■ **Exercise input**
----
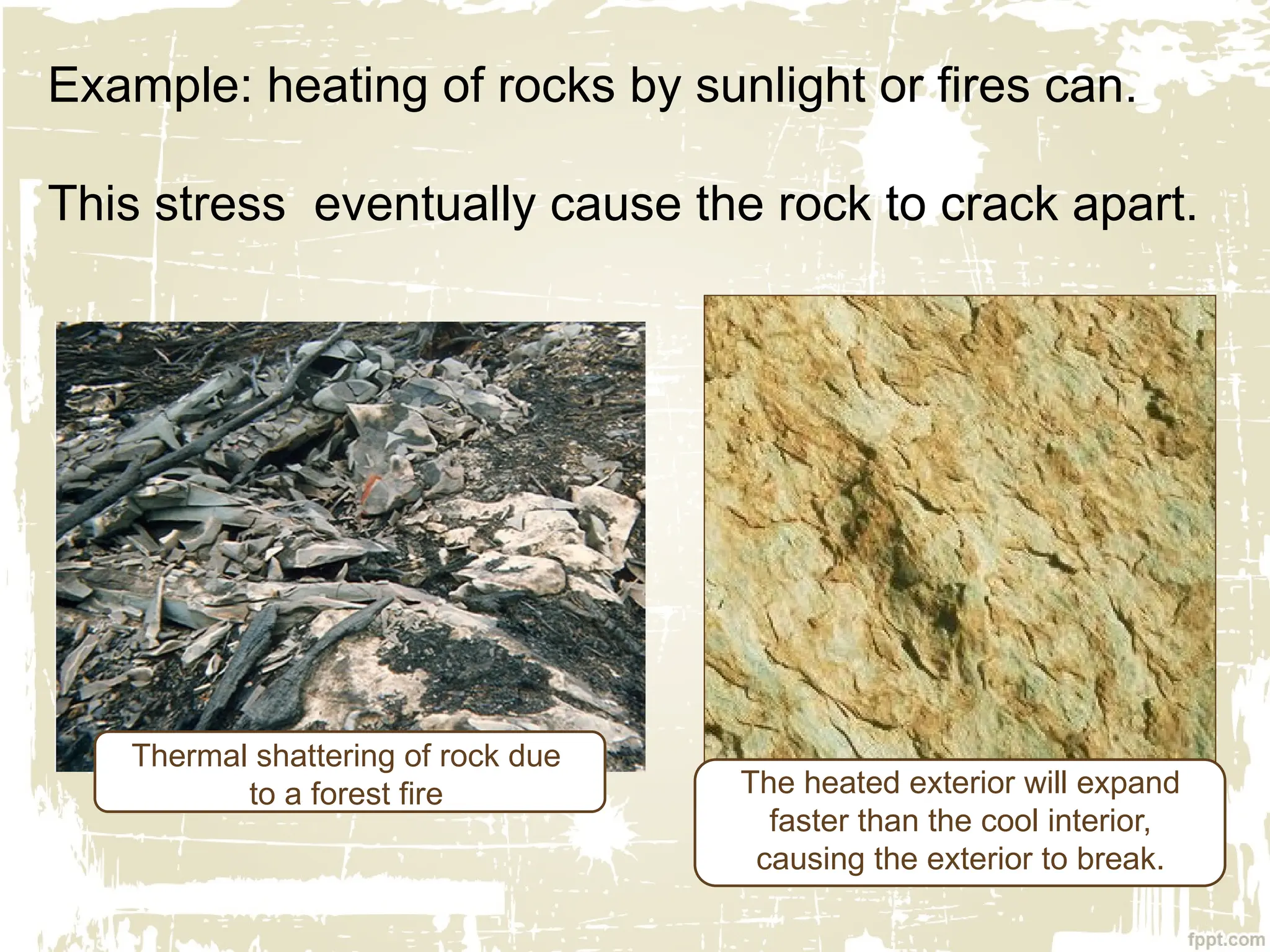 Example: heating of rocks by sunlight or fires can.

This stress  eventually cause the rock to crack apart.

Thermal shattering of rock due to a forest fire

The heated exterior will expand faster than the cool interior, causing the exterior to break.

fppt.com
----
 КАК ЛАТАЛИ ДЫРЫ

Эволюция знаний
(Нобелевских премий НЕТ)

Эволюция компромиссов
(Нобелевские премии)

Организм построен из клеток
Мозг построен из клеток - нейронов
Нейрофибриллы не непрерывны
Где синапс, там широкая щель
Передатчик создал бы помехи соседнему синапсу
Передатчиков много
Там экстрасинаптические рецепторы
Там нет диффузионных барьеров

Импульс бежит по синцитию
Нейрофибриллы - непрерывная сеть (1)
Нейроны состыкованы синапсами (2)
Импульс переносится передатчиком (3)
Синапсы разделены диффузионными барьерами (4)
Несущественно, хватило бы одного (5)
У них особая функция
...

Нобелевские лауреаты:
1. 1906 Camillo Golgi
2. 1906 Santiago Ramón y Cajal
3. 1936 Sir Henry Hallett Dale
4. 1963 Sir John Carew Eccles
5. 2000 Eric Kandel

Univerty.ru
----
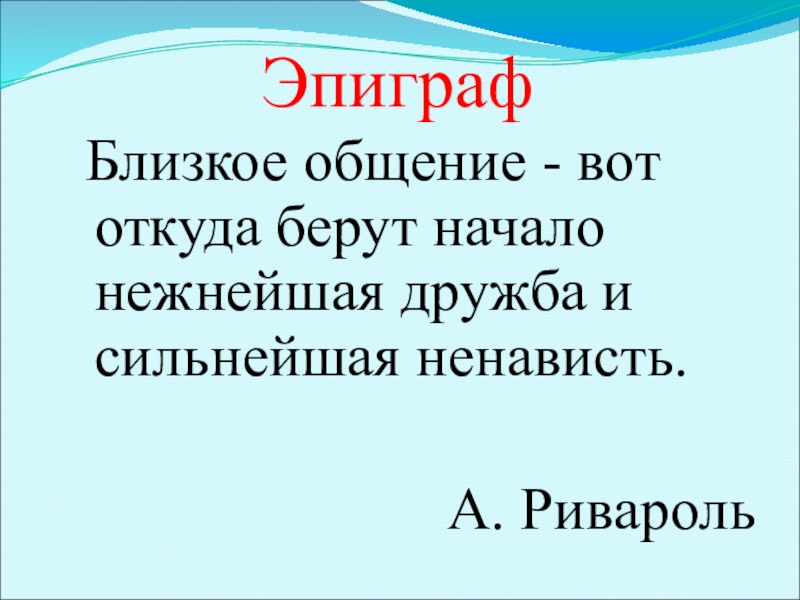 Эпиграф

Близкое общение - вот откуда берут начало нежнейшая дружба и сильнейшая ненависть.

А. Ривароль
----
In the listing above, find the line with "У них особая функция" and the line with "Univerty.ru", then print exactly those lines and every line between them.

■ **Completed exercise**
У них особая функция
...

Нобелевские лауреаты:
1. 1906 Camillo Golgi
2. 1906 Santiago Ramón y Cajal
3. 1936 Sir Henry Hallett Dale
4. 1963 Sir John Carew Eccles
5. 2000 Eric Kandel

Univerty.ru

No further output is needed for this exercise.